With CoC unlike D&D don't show the monsters.  Hint at them, show the result of other people running into the monsters (dead or insane is always good).  Smart investigators don't want to run into the monsters, that's how you become a dead investigator or worse.  Show the cultists and their insanity.  Establish the setting especially if you are not running it in modern times.  For one game I was in set in the 1930's the GM started the game with the best selling music of that year and telling us of the latest in motion pictures.  Details like that can really help set the tone and the initial mode.  

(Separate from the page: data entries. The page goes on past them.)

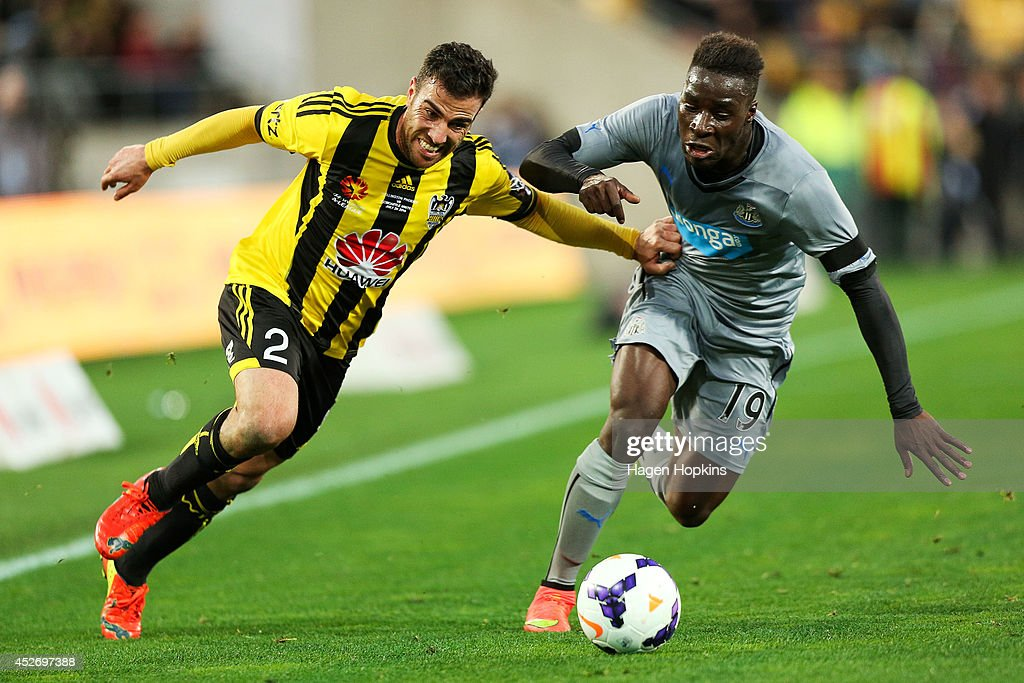 Manny Muscat of the Phoenix holds off Massadio Haidara of Newcastle United during the Football United New Zealand Tour 2014 match between the Wellington Phoenix and Newcastle United at Westpac Stadium on July 26, 2014 in Wellington, New Zealand.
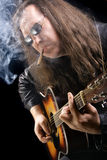 Guitarist smoking cigar Royalty Free Stock Photography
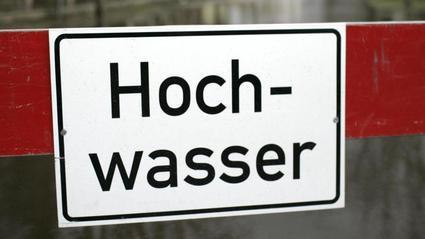 """Ein Schild mit der Aufschrift """"Hochwasser"""". (Motivbild)"""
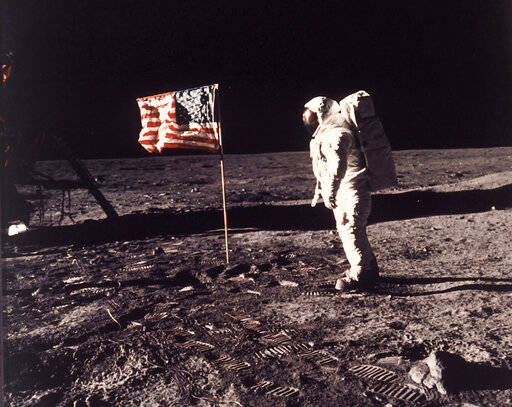 FILE - In this image provided by NASA, astronaut Buzz Aldrin poses for a photograph beside the ...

Combat can be deadly so don't have much of it.  The combat system is not the greatest so I always concentrate more on story and investigation.  Then I have them run into some weak cultists that mostly die with a hit or two.  The system can be deadly so be careful not to kill the PCs to quickly.


----------



## darjr (Oct 29, 2012)

Just found this via google.

Never seen it before but I'd figure I'd post it here.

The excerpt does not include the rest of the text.